Let $\{G_\alpha\}$ be an open cover for $K$. Let $x \in K$, so $x \in G_\alpha$ open for some $\alpha$. Using the countable base of balls in part (a), we have that there exists some $n_x \in \mathbb{N}, x_i$ such that $x \in B_{1/n_x}(x_i) \subseteq G_\alpha$. Since there are only countably many balls in this base, we can select at most countably many $G_\alpha$ from $\{G_\alpha\}$, so that for all $x \in K$, $x$ is still contained in one of them, and so we extract our desired countable subcover. $\square$

Show that $K$ is sequentially compact if and only if every infinite subset of $K$ has a limit/accumulation point in $K$.

Proof.

$(\implies)$ Assume $K$ is sequentially compact, and let $A \subseteq K$ be infinite (if can’t find, vacuously true). Thus, we can extract a sequence $\{a_n\}_{n\geq 1} \subseteq A$ of non-repeating terms. By sequential compactness, there exists a convergent subsequence, call it $\{a_{k_n}\}_{n\geq 1} \rightarrow_{n\rightarrow \infty} a \in K$. Finally, note that $a \in A'$. Indeed, let $r > 0$, and by limit definition, there is an $n_r \in \mathbb{N}$ such that for all $n \geq n_r$, $d(a_n, a) < r$, and so $a_n \in B_r(a) \cap A \backslash \{a\}$ (since the $a_n$ are distinct), and so namely it is nonempty, and $a$ is an accumulation point of $A$ in $K$.

$(\impliedby)$ Assume for all infinite $A \subseteq K$, $A' \cap K \neq \emptyset$. Let $\{a_n\}_{n\geq 1} \subseteq K$. If $\{a_n\}_{n\geq 1}$ infinitely repeats a term, then this will be a (constant) convergent subsequence. Thus, assume doesn’t infinitely repeat terms, and so the set $\{a_n : n \geq 1\}$ is infinite. By assumption, there exists an $a \in A' \cap K$.

From this, we construct our convergent subsequence. We have $B_1(a) \cap A \backslash \{a\} \neq \emptyset$, so extract $a_{k_1}$. Then for $n \geq 2$, extract $a_{k_n}$ from $B_r(a) \cap A \backslash \{a\} \neq \emptyset$, where $r = \min\{1/n, d(a, a_{k_{n-1}})\}$. It follows that $\{a_{k_n}\}_{n\geq 1}$ is a convergent subsequence, and thus, $K$ is sequentially compact. $\square$.

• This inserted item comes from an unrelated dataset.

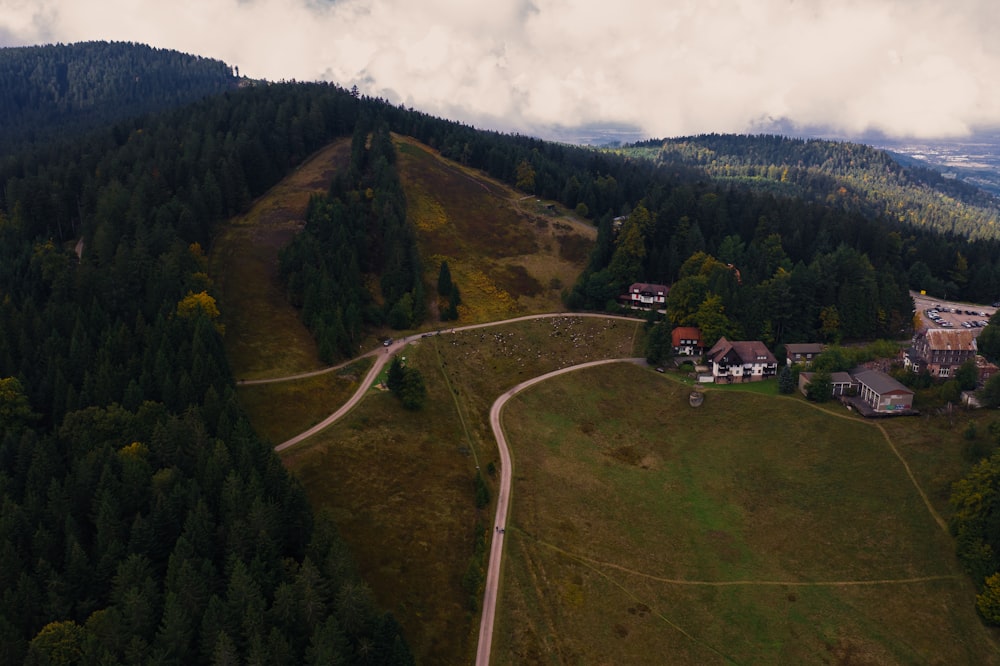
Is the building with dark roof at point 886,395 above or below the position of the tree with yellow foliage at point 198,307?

Let $K, E \subseteq X$, where $K$ is compact and $E$ is closed in $(X,d)$.

If $K \cap E = \emptyset$, then show that there is a constant $c > 0$ such that \[ d(x, E) := \inf\{d(x,y) : y \in E\} \geq c \text{ for all } x \in K.\]

Is (a) true if $K$ is only closed? Give a counterexample.

Proof.

Suppose for contradiction that for all $c > 0$, there exists $x \in K$ such that $\inf\{d(x,y) : y \in E\} < c$. For all $n \geq 1$, let $c = 1/n$. Thus, there is a $x_n \in K$ such that $d(x_n, E) < 1/n$. In particular, $1/n$ is not a lower bound, so there exists a $y_n \in E$ such that $d(x_n, y_n) < 1/n$. With this, we construct arbitrarily close $\{x_n\}_{n\geq 1} \subseteq K, \{y_n\}_{n\geq 1} \subseteq E$.

Since $K$ is sequentially compact, there exists a convergent subsequence $\{x_{k_n}\}_{n\geq 1} \rightarrow x_0 \in K$. Since $\{y_n\}_{n\geq 1}$ is arbitrarily close, we have that $\{y_{k_n}\}_{n\geq 1} \rightarrow x_0 \in \bar{E}$ as well. Since $E$ is closed, $x_0 \in E$. This contradicts $K \cap E$ being empty. $\square$

No. Compactness is necessary, and our counterexample relies on finding arbitrarily close sequences in $K$ and $E$, but a convergent subsequence is not necessarily guaranteed (say, approaches infinity) by compactness.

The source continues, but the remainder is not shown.